• Pasaje citado
Martin Heidegger, uno de los filósofos más controversiales y también más conocidos de la filosofía continental, escribió en El ser y el tiempo que las cosas que están siempre a la mano (esas que damos por sentado) sólo se vuelven visibles cuando nos fallan. Es decir, el puente que cruzamos todos los días nos parece algo cotidiano hasta el momento en el que se derrumba; una herramienta – digamos un martillo – cumple siempre su función de golpear clavos hasta que se quiebra. Me parece una idea provocadora precisamente porque, por lo menos para quienes crecimos en un contexto latinoamericano y también norteamericano, pareciera imposible pensar un diciembre sin Navidad.
Y pasa precisamente sin que lo pensemos porque nunca nos ha pasado por la cabeza la idea de que, en efecto, diciembre es otra cosa para otros; esos otros no como uno, esos otros que se alejan de eso que damos por sentado.
Como por azar, y tal vez como una forma de desprendimiento también que me ha servido mucho, mi vida profesionalmente dio un giro inesperado. En medio de la pandemia y con un mercado de trabajo en crisis, tomé la decisión de comenzar a laborar en una institución educativa de un giro totalmente distinto a cualquier otra en las que había estado anteriormente. De pronto, me hallé dando clases en una escuela judía.
Debo confesar que el judaísmo, como religión, pero también como identidad cultural, si bien no me eran totalmente desconocidos (especialmente tratándose de la base judeocristiana del contexto católico mexicano y latinoamericano), tampoco lo conocía de fondo. La experiencia, sin embargo, ha sido reveladora en varios sentidos. En primera instancia, la cosmovisión del judaísmo es increíblemente amplia, en especial la que representa un pluralismo religioso y cultural que podría ser comparable hasta cierto punto con todos los sabores y colores del cristianismo.
Mi institución se jacta de ser de reformista, es decir, es de un corte abiertamente progresista y me atrevería a decir que de izquierdas. Además, se promueve ante todas las cosas lo que en hebreo se dice machloket: una práctica intelectual en donde existe un desacuerdo respetuoso e inteligente como una forma de adquirir nuevos conocimientos.

• Extractos de datos
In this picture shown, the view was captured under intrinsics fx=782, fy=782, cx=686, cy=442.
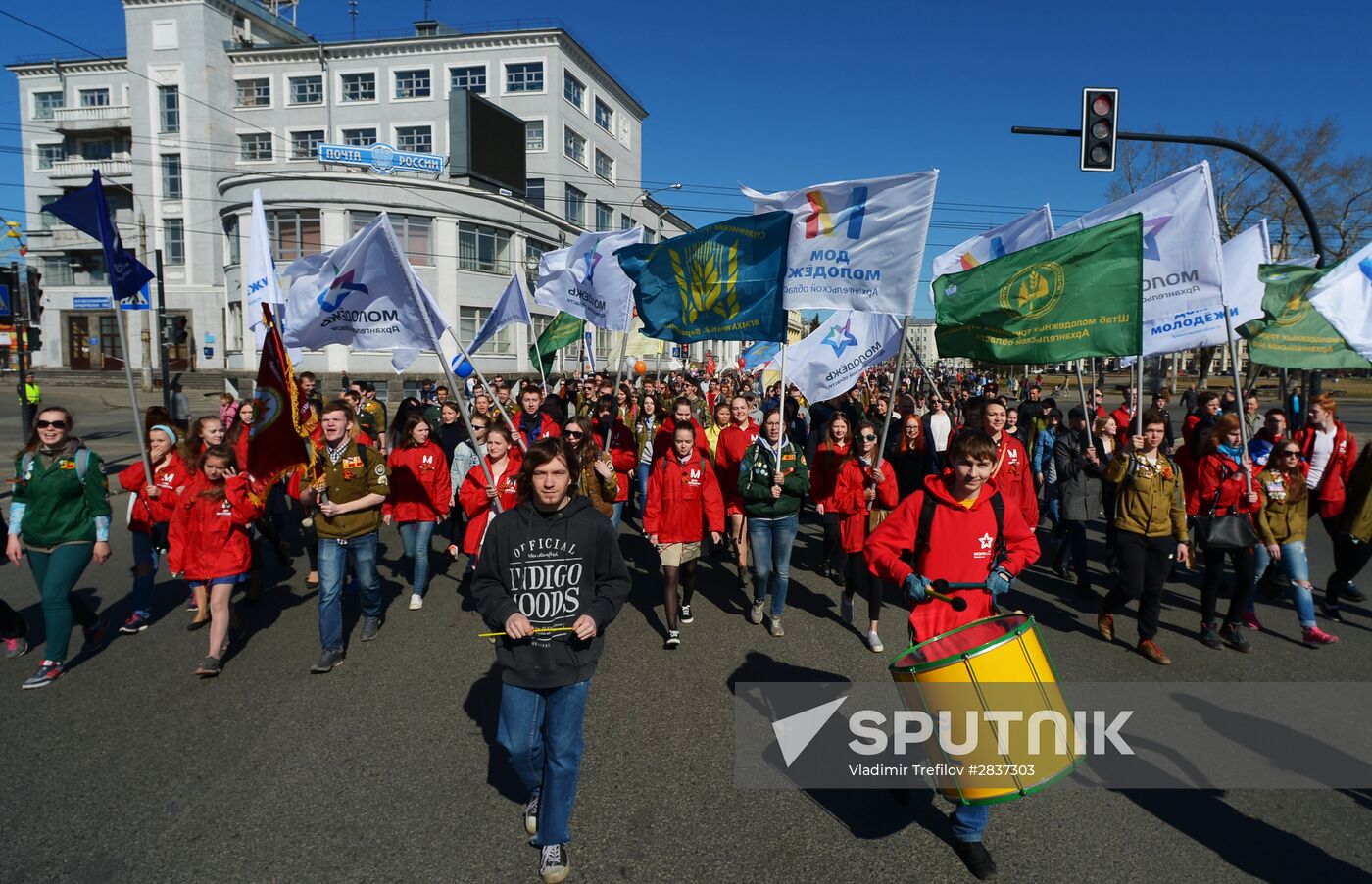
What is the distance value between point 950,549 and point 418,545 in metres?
5.20

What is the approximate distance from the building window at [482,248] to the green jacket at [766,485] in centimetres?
3167

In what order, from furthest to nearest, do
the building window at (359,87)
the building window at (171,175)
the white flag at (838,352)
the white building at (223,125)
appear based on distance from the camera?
1. the building window at (359,87)
2. the building window at (171,175)
3. the white building at (223,125)
4. the white flag at (838,352)

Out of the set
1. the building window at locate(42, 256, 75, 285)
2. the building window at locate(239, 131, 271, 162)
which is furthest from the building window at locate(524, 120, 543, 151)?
the building window at locate(42, 256, 75, 285)

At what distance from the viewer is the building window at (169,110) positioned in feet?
140

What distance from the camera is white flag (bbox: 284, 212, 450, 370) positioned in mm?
6473

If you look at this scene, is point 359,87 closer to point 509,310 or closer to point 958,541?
point 509,310

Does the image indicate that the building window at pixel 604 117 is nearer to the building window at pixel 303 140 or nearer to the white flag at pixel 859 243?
the building window at pixel 303 140

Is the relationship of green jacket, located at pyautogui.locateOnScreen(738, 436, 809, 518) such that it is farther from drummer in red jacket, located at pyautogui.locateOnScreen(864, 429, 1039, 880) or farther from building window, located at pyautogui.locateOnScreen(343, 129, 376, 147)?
building window, located at pyautogui.locateOnScreen(343, 129, 376, 147)

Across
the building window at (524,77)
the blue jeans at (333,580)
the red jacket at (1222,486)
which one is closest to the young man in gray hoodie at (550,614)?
the blue jeans at (333,580)

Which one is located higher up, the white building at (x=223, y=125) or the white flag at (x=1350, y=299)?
the white building at (x=223, y=125)

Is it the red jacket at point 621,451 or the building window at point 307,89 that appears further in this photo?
the building window at point 307,89

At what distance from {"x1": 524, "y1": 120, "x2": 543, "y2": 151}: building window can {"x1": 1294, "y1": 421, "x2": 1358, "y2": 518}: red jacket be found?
42.3 m

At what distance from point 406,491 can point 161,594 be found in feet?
8.35

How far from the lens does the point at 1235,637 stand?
614 cm
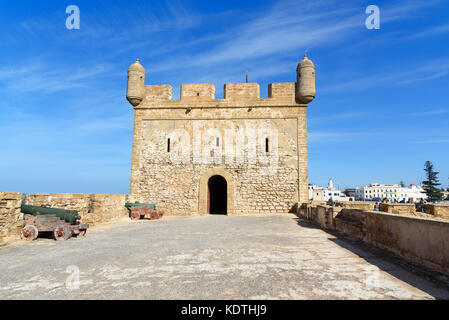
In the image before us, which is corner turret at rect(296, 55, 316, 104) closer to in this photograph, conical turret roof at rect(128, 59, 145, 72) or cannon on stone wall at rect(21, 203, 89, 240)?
conical turret roof at rect(128, 59, 145, 72)

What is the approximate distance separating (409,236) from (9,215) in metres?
8.08

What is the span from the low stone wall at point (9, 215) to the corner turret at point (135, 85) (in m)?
9.00

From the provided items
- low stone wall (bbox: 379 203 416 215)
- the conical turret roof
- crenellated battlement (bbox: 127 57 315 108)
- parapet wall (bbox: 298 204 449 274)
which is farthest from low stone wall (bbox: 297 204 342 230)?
the conical turret roof

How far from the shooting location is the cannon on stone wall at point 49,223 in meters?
6.40

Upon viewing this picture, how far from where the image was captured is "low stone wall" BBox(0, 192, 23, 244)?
605cm

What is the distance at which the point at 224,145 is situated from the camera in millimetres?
14164

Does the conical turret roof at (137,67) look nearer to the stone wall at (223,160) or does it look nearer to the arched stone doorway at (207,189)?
the stone wall at (223,160)

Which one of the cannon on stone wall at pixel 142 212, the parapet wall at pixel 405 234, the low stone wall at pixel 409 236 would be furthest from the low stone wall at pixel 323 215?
the cannon on stone wall at pixel 142 212

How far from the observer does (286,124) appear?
1412 centimetres

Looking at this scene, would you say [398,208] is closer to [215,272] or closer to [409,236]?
[409,236]

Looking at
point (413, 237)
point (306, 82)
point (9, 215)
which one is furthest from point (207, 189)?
point (413, 237)

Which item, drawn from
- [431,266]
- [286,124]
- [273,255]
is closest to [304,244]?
[273,255]

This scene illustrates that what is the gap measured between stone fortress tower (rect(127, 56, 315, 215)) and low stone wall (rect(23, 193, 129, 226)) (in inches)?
102
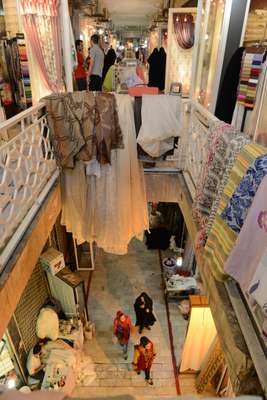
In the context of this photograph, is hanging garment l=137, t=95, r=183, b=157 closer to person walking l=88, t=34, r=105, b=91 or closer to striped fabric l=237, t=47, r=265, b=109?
striped fabric l=237, t=47, r=265, b=109

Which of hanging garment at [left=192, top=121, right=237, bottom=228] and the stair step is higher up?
hanging garment at [left=192, top=121, right=237, bottom=228]

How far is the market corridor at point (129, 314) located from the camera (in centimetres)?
529

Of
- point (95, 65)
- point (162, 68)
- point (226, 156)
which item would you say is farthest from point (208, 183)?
point (162, 68)

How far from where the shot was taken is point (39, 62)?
4.43 meters

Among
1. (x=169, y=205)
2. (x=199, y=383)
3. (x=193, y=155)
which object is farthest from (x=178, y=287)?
(x=193, y=155)

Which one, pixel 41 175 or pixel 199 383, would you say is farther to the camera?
pixel 199 383

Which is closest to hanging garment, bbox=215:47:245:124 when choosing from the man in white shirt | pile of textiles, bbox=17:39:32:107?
pile of textiles, bbox=17:39:32:107

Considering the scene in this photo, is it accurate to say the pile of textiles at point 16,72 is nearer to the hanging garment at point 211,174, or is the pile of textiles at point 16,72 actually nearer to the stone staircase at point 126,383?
the hanging garment at point 211,174

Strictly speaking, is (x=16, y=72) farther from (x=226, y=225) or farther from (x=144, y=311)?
(x=144, y=311)

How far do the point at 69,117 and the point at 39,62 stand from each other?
1341 mm

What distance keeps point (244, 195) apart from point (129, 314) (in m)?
5.46

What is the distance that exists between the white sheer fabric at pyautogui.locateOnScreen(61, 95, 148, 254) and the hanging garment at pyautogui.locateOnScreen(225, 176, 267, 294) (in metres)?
2.63

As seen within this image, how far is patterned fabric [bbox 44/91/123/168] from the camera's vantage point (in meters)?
3.81

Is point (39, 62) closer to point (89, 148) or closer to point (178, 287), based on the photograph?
point (89, 148)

• Acciones requeridas
[1] Según el texto sobre diciembre y el judaísmo, ¿por qué le resulta provocadora al autor la idea de Heidegger de que las cosas a la mano solo se vuelven visibles cuando fallan? Responde en una a tres oraciones.
[2] Retoma el texto sobre diciembre y el judaísmo y continúalo justo después de la oración que explica qué es el machloket.

• Resultados por tarea
[1] Le resulta provocadora porque, para quienes crecieron en un contexto latinoamericano y también norteamericano, parece imposible pensar un diciembre sin Navidad. Es algo que se da por sentado sin pensarlo, ya que nunca se ha considerado que diciembre sea otra cosa para otros.

[2]
Más allá de las minucias del contenido medianamente religioso que en ocasiones está presente en la institución, lo que quiero decir hoy es que justo en un contexto como ese se comprueba la idea de que lo que está a la mano falla al hacerse visible. Obviamente, en esta comunidad la Navidad no existe como tal, no se celebra ni se promueve. Existe el Janucá, que es el festival de las luces y que en muchas ocasiones coincide con la Navidad, pero no hay un valor intrínseco ni simbólicamente equivalente a la celebración cristiana.
Hay, pues, un diciembre sin Navidad ahí mismo, unas fiestas de fin de año que no tienen nada que ver con la iconografía ni el simbolismo que está en todas partes en este lado del mundo. Así, como por arte de magia, la Navidad cobra otro sentido porque deja de ser invisible. Sólo en el momento en el que nos damos cuenta de que existen diferentes formas de ver el mundo es que dejamos de pensar que nuestra forma es la única posible.
Mis alumnos, judíos en su mayoría, se quejan de ello todo el tiempo: las referencias al cristianismo como la herencia cultural mayoritaria están por todas partes. Es un síntoma de ser, así, una minoría, una excepción también de la norma.
Para mí ha sido una lección muy valiosa en cuanto a no dar por sentado lo compartido. Mejor, habrá que aceptar y promover esa diferencia, incluso cuando no se profese religión alguna. Vivir en el margen cultural, cualquiera que sea, es también darse cuenda de que el común no les pertenece a todas las culturas que lo componen, a todas las identidades. A veces nos enseña más un diciembre sin Navidad que lo que sea que diga el libro sagrado de su preferencia.